I remember loving to make paper airplanes as a kid. You start with the simple standard one that folds the page in half the long way. Open it up and make your triangles. Then fold those triangles in half. Then you fold out the triangle in half again, but this time in the opposite direction so that you get the wings to come out from the page. It's a simple plane, but can fly well. I must have made hundreds of those in my youth.

Then you learn about more styles that are a bit more complex. One involves creating two intersecting triangles that you open up and maneuver the page to do half of each fold. You can then tease some strips out of the back of the plane to make it do tricks. I've made hundreds of those as well.

In middle school, in order to encourage thinking in design and engineering, the school held a contest between all 5th through 8th graders for building paper airplanes. There were two categories: longest flight time, and furthest flown. I wanted to enter both categories.

If you have made paper airplanes, you know that there is a level that if you throw it too hard that it will kind of collapse in transit and not fly that far. I kept running into this problem with my planes. I tried to make a trick plane that would coast up, level, fall, speed up, and repeat. But, it was delicate and could not take much of a throw.

So, I decided to start from scratch on this plane by using parts of techniques from all the different styles of planes I knew. I made some decent ones, but they all failed when thrown hard.

This lead me to try to make a small, sturdy plane that would be able to be thrown hard and use that force, not grace to make it the furthest. I would make a plane, throw it, then tweak the folds, and try again. I did this over and over until the page was too flimsy to fly well and then I would start on a new one using the last folds as a template. I cannot remember the number of iterations of this I went through. Likely a couple of hours a day for several days.

The day before the competition, I was satisfied with my flight time plane and continued with my experiments on the distance plane. The plane had several layers in the cone for weight and protection from hits. The wings were stout and layered for strength. And no matter how hard I could throw this plane, it would not buckle. It just flew.

The contest for longest flight time happened. I "placed", but it was probably only in the top 5.

As for the longest flight, mine creamed all other planes. I had a pretty good arm as a kid.

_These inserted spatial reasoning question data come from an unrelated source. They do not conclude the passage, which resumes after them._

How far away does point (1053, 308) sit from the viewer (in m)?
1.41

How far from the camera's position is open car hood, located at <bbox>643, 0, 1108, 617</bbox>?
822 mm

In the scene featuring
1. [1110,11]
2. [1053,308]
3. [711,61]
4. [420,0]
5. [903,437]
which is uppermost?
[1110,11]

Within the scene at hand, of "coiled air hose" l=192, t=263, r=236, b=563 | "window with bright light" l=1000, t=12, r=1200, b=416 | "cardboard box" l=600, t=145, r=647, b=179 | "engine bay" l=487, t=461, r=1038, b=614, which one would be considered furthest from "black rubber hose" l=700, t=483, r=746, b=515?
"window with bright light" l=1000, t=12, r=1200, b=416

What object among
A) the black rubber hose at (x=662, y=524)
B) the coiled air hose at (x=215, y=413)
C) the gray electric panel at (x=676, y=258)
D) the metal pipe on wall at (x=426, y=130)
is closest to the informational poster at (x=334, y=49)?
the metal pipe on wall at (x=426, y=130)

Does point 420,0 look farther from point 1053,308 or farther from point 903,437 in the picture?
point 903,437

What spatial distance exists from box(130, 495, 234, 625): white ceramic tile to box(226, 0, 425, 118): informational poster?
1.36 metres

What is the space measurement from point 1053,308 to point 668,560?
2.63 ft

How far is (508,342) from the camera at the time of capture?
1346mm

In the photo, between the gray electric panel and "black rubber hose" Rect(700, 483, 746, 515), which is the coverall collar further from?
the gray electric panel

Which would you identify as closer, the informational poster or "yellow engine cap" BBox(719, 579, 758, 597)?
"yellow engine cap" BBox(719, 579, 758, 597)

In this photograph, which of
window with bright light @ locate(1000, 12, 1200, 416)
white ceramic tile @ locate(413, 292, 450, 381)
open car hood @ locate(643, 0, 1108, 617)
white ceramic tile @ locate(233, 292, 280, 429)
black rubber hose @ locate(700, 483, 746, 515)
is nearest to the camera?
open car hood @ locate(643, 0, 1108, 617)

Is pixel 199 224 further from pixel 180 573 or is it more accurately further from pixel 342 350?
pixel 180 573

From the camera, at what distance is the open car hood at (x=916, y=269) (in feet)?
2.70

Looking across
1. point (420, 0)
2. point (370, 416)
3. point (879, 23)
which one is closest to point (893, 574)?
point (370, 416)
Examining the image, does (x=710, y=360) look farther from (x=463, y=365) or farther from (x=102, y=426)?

I was able to stand at the back end of the gym, chuck the plane, and it was only stopped by the wall at the other side of the building. No other plane made it even 2/3 the way from one end to the other.

I was so proud of what I had made and that I was able to throw it very well during the competition.

After it was all done, we all prepared to get back to our classes. Rick Somebody asked me to show him how I threw the plane. His plane didn't go very far. It collapsed when he threw it too hard. He was new to the area. I had come across him in the summer before school and we hung out a few times. He had bully tendencies, so I tried to limit his exposure to me. But, he seemed interested in my greatly designed plane and perhaps wanted to see how I was able to throw it without it collapsing.

Rick was very fast. Had he had some support at home and if he didn't like to get into trouble, I feel that he could have done very well in track in high school and maybe beyond that.

I threw the plane. It sored through the building, steady like an arrow. I had put some arch into it and it looked like a missile going through the air. Again, it hit the far wall of the building. I started to run to it and Rick sprinted. He made it to the plane a good 10 seconds before I did. Enough time for him to tear the plane into tiny pieces. Apparently, he was upset that I beat him in the competition.

The plane was shredded. And I had no idea on the exact steps I used to create it. My plan was to further develop the idea by creating fresh planes from the folds and go from there. He seemed delighted for a second when 12 year old me started crying. He had no idea of the amount of work or creativity that I had put into that.

There were some steps along the way that I had done and undone so many times that I could not recall. I put some effort into making it again. But the final product was never there. I didn't get as excited by paper airplanes after that. There went any ideas I had of becoming an airplane or aerospace engineer. Thank Rick.